## Work to be completed
Below, copy word for word the items from the line holding "Considering the depicted" through the line holding "is closest to the", both lines included. Leave the pictures out of your copy.

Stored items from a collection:

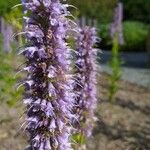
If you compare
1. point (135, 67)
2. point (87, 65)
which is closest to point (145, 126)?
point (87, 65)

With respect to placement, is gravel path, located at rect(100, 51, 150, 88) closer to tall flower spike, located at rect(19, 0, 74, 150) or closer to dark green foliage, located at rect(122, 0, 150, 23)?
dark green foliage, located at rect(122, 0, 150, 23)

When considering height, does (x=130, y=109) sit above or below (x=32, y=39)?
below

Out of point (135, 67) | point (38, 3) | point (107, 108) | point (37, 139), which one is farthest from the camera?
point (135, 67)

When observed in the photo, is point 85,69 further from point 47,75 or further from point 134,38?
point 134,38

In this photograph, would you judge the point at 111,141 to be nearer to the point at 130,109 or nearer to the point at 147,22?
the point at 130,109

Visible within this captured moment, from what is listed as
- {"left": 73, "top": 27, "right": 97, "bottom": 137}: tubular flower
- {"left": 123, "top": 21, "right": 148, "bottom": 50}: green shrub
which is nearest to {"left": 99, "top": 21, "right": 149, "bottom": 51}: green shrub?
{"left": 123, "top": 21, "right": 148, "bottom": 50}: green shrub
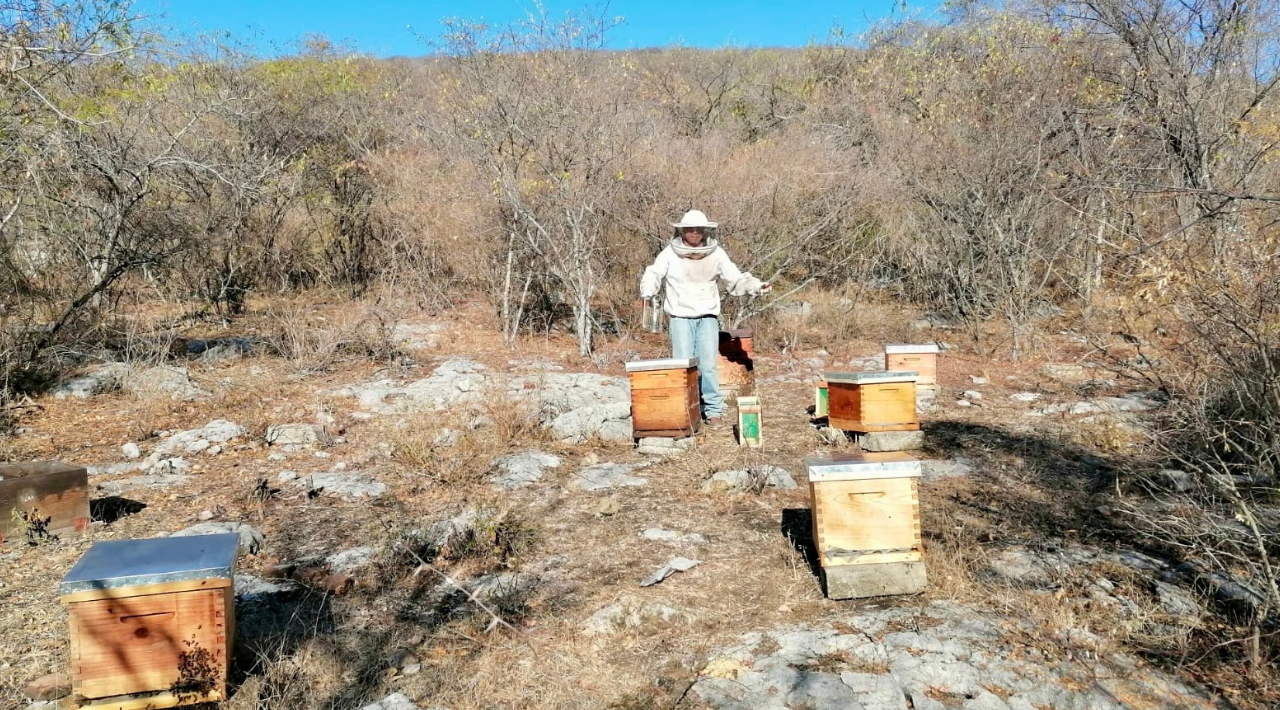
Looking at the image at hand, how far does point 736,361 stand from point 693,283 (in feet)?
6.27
...
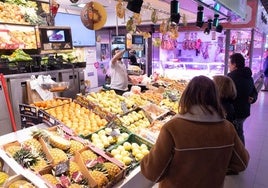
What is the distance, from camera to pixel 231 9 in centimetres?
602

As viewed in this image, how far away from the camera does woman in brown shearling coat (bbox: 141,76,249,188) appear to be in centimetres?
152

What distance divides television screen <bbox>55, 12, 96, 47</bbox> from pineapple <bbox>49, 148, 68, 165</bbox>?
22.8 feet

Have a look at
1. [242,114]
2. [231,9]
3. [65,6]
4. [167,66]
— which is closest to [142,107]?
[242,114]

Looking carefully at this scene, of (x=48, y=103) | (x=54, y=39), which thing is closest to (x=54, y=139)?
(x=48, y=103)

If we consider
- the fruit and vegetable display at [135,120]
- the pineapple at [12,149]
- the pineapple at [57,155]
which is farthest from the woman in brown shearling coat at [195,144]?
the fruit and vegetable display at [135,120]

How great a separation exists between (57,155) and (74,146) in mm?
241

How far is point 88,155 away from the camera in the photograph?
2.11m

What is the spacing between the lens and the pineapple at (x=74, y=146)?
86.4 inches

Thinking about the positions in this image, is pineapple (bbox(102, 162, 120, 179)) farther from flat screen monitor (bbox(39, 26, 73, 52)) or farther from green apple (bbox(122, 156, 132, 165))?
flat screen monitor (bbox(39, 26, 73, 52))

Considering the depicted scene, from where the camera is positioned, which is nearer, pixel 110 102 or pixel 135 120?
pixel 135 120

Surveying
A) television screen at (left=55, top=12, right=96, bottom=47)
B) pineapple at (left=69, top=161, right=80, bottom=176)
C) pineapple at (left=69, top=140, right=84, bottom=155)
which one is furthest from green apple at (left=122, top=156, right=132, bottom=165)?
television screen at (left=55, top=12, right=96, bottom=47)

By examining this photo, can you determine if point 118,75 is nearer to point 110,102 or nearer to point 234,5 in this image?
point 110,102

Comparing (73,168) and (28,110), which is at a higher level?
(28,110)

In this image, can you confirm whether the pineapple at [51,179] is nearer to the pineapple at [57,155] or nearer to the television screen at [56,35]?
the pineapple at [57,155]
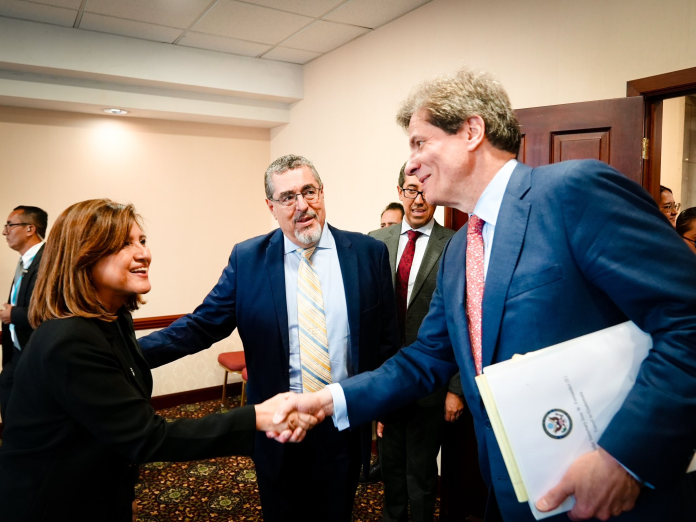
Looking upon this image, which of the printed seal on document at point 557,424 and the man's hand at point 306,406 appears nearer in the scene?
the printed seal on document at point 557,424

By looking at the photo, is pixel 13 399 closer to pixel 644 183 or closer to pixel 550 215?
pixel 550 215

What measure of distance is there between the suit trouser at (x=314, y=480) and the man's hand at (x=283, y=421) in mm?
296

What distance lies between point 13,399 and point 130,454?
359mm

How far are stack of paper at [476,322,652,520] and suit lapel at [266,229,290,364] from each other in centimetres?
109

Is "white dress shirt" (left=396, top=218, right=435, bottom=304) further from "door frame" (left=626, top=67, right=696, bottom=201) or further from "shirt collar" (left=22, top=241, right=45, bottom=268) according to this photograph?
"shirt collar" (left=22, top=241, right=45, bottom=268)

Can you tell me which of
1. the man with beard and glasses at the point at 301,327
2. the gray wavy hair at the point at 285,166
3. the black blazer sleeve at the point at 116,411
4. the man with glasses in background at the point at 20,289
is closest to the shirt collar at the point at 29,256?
==
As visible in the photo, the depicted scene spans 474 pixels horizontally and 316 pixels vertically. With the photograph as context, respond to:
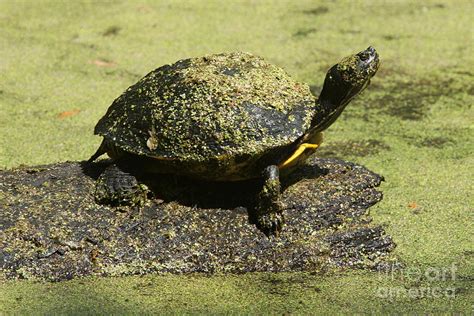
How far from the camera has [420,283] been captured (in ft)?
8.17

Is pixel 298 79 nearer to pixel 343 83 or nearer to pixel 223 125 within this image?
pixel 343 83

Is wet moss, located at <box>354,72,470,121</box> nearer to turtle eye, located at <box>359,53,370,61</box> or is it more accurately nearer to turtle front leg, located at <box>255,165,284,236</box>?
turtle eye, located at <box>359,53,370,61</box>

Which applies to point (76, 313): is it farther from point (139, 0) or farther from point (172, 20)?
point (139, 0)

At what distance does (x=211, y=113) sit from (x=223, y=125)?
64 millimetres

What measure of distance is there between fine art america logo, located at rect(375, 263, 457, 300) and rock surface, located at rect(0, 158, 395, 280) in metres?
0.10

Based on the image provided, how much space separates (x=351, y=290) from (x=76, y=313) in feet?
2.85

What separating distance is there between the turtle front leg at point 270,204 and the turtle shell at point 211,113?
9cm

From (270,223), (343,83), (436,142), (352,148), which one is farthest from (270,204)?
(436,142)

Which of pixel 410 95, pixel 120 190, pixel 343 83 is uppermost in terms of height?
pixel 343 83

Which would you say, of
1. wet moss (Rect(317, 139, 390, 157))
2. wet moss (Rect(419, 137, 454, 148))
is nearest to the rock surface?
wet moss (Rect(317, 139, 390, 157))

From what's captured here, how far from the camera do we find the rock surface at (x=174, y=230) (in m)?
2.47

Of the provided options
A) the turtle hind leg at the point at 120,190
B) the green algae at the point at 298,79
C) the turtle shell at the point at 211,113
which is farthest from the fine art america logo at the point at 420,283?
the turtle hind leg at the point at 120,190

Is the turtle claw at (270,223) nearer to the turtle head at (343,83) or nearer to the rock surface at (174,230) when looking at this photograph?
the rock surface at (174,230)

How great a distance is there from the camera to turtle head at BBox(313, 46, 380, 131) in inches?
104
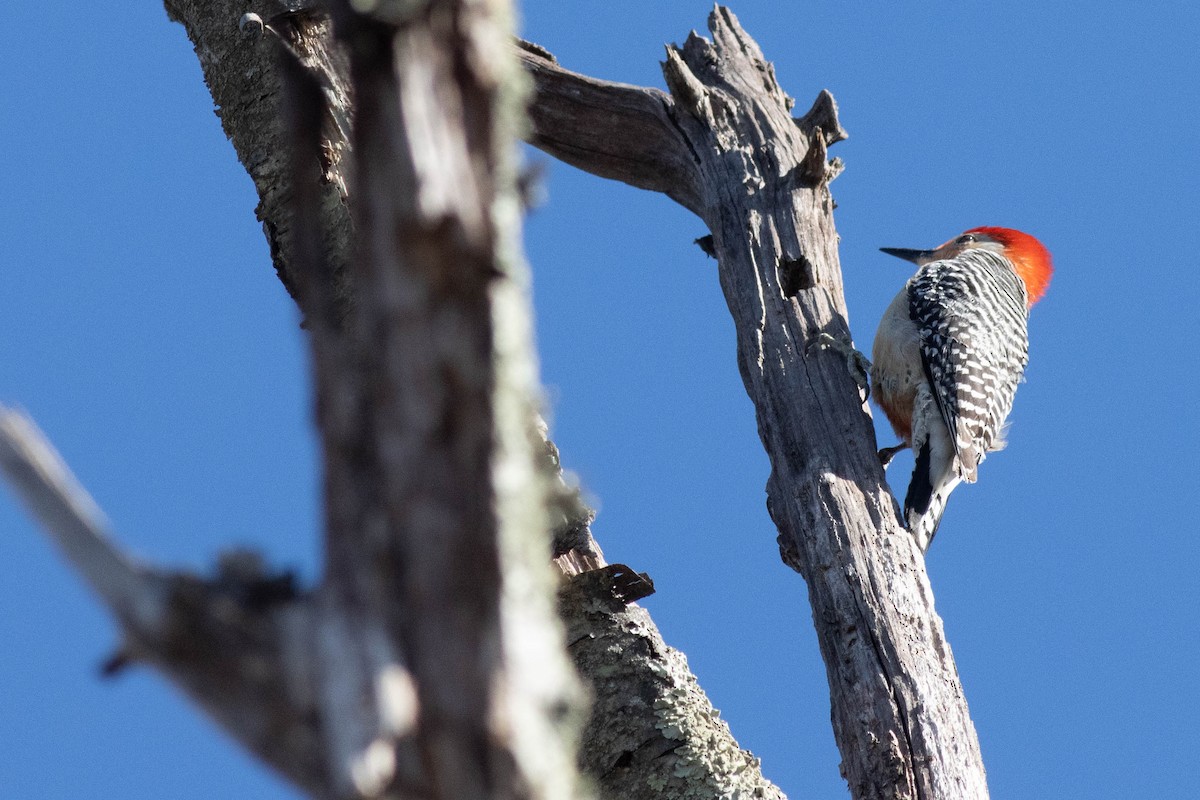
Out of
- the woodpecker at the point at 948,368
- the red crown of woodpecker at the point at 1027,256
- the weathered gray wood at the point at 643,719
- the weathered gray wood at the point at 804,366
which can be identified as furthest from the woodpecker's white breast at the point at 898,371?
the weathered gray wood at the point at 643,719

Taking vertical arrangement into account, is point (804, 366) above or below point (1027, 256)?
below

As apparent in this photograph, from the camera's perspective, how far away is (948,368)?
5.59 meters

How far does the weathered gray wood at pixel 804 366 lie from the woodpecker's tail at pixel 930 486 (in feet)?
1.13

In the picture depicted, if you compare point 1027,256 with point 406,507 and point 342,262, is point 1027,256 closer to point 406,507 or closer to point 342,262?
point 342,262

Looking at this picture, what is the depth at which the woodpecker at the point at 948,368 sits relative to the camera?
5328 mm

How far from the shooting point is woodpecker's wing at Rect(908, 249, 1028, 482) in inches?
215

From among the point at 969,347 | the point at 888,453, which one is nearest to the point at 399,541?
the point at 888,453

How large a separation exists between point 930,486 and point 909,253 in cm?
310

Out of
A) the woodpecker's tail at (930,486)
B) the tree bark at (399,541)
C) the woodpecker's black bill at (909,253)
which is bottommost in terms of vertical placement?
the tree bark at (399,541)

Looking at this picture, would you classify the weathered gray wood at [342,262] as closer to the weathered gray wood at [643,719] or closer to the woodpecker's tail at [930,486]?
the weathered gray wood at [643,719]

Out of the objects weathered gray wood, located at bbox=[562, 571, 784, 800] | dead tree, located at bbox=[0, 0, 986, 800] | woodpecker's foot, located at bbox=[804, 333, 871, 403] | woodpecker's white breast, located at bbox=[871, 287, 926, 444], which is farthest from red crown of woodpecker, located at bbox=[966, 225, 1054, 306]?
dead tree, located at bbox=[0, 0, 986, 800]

## Result for this exercise
Considering the depicted scene, from where the camera is positioned, which is nearer, pixel 110 102 or pixel 135 120?
pixel 135 120

Surveying
A) television screen at (left=55, top=12, right=96, bottom=47)
B) pineapple at (left=69, top=161, right=80, bottom=176)
C) pineapple at (left=69, top=140, right=84, bottom=155)
which one is furthest from green apple at (left=122, top=156, right=132, bottom=165)?
television screen at (left=55, top=12, right=96, bottom=47)

By examining this photo, can you determine if point 118,75 is nearer to point 110,102 or nearer to point 234,5 in this image?
point 110,102

Comparing (73,168) and (28,110), which is at a higher level?
(28,110)

In this image, can you confirm whether the pineapple at [51,179] is nearer to the pineapple at [57,155] or nearer to the television screen at [56,35]?
the pineapple at [57,155]
Looking upon this image, which of the printed seal on document at point 557,424 and the man's hand at point 306,406 appears nearer in the scene?
the printed seal on document at point 557,424

By looking at the photo, is pixel 13 399 closer to pixel 644 183 or closer to pixel 550 215?
pixel 550 215

What measure of distance is there between the suit trouser at (x=314, y=480) and the man's hand at (x=283, y=421) in mm?
296

What distance lies between point 13,399 and point 130,454?
359mm

How far are stack of paper at [476,322,652,520] and suit lapel at [266,229,290,364] from each other in centimetres?
109

Is "white dress shirt" (left=396, top=218, right=435, bottom=304) further from "door frame" (left=626, top=67, right=696, bottom=201) or further from "shirt collar" (left=22, top=241, right=45, bottom=268) according to this photograph?
"shirt collar" (left=22, top=241, right=45, bottom=268)

Can you tell me which of
1. the man with beard and glasses at the point at 301,327
2. the gray wavy hair at the point at 285,166
3. the black blazer sleeve at the point at 116,411
4. the man with glasses in background at the point at 20,289
is closest to the shirt collar at the point at 29,256?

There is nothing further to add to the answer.